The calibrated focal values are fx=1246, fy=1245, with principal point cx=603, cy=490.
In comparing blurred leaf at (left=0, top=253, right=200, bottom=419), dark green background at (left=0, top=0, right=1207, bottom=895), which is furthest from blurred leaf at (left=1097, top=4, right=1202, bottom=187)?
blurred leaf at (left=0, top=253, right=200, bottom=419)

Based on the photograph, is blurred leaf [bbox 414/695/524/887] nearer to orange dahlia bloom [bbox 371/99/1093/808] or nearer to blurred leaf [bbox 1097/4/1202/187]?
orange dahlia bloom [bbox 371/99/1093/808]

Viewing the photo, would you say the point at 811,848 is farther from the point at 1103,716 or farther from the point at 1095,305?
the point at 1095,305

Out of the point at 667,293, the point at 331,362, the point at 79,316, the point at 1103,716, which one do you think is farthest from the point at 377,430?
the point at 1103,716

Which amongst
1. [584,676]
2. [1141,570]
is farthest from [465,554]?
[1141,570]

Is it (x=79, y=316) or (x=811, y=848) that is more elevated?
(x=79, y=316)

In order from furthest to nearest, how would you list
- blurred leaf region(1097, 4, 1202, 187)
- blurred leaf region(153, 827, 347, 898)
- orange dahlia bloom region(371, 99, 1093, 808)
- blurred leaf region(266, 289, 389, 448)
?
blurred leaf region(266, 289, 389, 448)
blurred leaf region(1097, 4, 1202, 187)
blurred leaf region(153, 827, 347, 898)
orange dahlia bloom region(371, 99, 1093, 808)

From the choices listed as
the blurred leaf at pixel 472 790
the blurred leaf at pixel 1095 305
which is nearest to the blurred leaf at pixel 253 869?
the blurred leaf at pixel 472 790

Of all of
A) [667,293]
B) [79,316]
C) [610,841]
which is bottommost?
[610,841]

****

*Given task*
Reproduce all of the data above word for word, with nothing changed, added, or left out.

*Solution to this exercise*
The calibrated focal values are fx=1246, fy=1245, with principal point cx=603, cy=490.
In comparing blurred leaf at (left=0, top=253, right=200, bottom=419), dark green background at (left=0, top=0, right=1207, bottom=895), which is furthest from blurred leaf at (left=1097, top=4, right=1202, bottom=187)?
blurred leaf at (left=0, top=253, right=200, bottom=419)

Based on the photograph, is blurred leaf [bbox 414/695/524/887] nearer to orange dahlia bloom [bbox 371/99/1093/808] or nearer to blurred leaf [bbox 1097/4/1202/187]?
orange dahlia bloom [bbox 371/99/1093/808]

Viewing the photo, would you say the point at 811,848 is farther from the point at 1103,716 or farther from the point at 1095,305?
the point at 1095,305

Out of the point at 667,293, the point at 331,362, the point at 79,316, the point at 1103,716, which one do you think is farthest from the point at 377,430?
the point at 1103,716

Which amongst
1. [584,676]
2. [1141,570]
is farthest from [465,554]?
[1141,570]

Is it (x=79, y=316) or (x=811, y=848) that is more elevated?
(x=79, y=316)

In order from furthest to nearest, how would you list
- blurred leaf region(1097, 4, 1202, 187)
- blurred leaf region(153, 827, 347, 898)
- orange dahlia bloom region(371, 99, 1093, 808)
- blurred leaf region(266, 289, 389, 448)
?
blurred leaf region(266, 289, 389, 448)
blurred leaf region(1097, 4, 1202, 187)
blurred leaf region(153, 827, 347, 898)
orange dahlia bloom region(371, 99, 1093, 808)

From the choices listed as
the blurred leaf at pixel 472 790
the blurred leaf at pixel 1095 305
which is nearest to the blurred leaf at pixel 253 869?
the blurred leaf at pixel 472 790

Of all of
A) [667,293]
B) [79,316]
C) [610,841]
which is bottommost?
[610,841]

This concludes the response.